Provided text:

[FFmpeg-devel] [PATCH] lavu/avstring: add av_get_utf8() function

Wed Nov 13 19:15:31 CET 2013

On date Wednesday 2013-11-13 17:51:32 +0100, Nicolas George encoded:
> Le tridi 23 brumaire, an CCXXII, Stefano Sabatini a écrit :
> > Yes, on the other hand developers would easily forget to update their
> > commit log, resulting in missing entries in the resulting output (and
> > we're not allowed to change log commits). I don't know if git allows
> > to markup specific commits after they have been committed.
> 
> There is git-notes, it allows to attach a note that will be displayed along
> with the commit message. Unfortunately, it is not cloned by default. Another
> solution would be to add an empty commit to the history with the APIchanges
> tag; unfortunately, in that case the commit would not appear in the log for
> the corresponding files.
> 
> But enough of this digressions.
> 
> > Changed both, but with the only difference that endp points to the
> > last byte in the buffer, in order to avoid overflow issues.
> 
> The C standard specifically allows pointers to the first byte after an
> object, probably exactly for this kind of situation. And it is easier to
> write:
> 
>     end = buf + size;
> 
> ... than to subtract one, because you must check size for 0 (C does not
> allow a pointer to the byte before an object, and anyways size is probably
> unsigned).

Suppose that you have an overflow with PTR+1, then you have PTR+1=0 <
PTR, in this case the code will misbehave. I don't know if the specs
explicitly allow this (PTR+1 for every allocated byte pointer should
not overflow).

Information shown:

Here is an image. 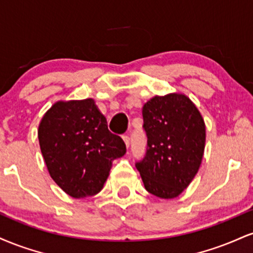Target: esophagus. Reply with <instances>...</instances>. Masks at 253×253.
<instances>
[{"instance_id":"obj_1","label":"esophagus","mask_w":253,"mask_h":253,"mask_svg":"<svg viewBox=\"0 0 253 253\" xmlns=\"http://www.w3.org/2000/svg\"><path fill=\"white\" fill-rule=\"evenodd\" d=\"M124 141H125V144H126V146L127 147H129V143H130V140H129V135L128 134H124Z\"/></svg>"}]
</instances>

Problem details: Continue the FFmpeg-devel message on the av_get_utf8() patch from its last line.

Output for this exercise:
> > I implemented the code < (1<<31) check in the patch. I don't know what
> > you exactly mean by "Unicode range check", indeed there is a lot of
> > documentation about which code points should be considered valid, and
> > for some it is not entirely clear (for example surrogates).
> 
> There is absolutely no doubt about surrogates: they are only valid in
> UTF-16.
> The most ambiguous issue is the upper bound: it was initially 0xFFFF, then
> became 0x7FFFFFFF when thousands of ideograms were found in old books, and
> then was lowered to 0x10FFFF when it became apparent that microsoft and sun
> had once again made a mess with UTF-16.
> 
> > Which flags do you propose to support?
> 
> Default, accept any code that is structurally valid in current Unicode:
> 0x000000-0x10FFFF except the surrogates planes and 0xFFFE and 0xFFFF.

> Flag #1: accept any code that is structurally possible in UTF-8, i.e.
> 0x00000000-0x7FFFFFFF.
> Flag #2: reject codes that would make XML choke.

That is: exclude various ASCII control codes, UTF-16 surrogates, and
codes over 0x10FFFF upper bound.

> (Flag #3: toggle the default check for overlong encodings.)

?

Or we could have something like:
AV_UTF8_CHECK_RANGE_FLAG_EXCLUDE_OVERLONG       ///< exclude codepoints over 0x10FFFF)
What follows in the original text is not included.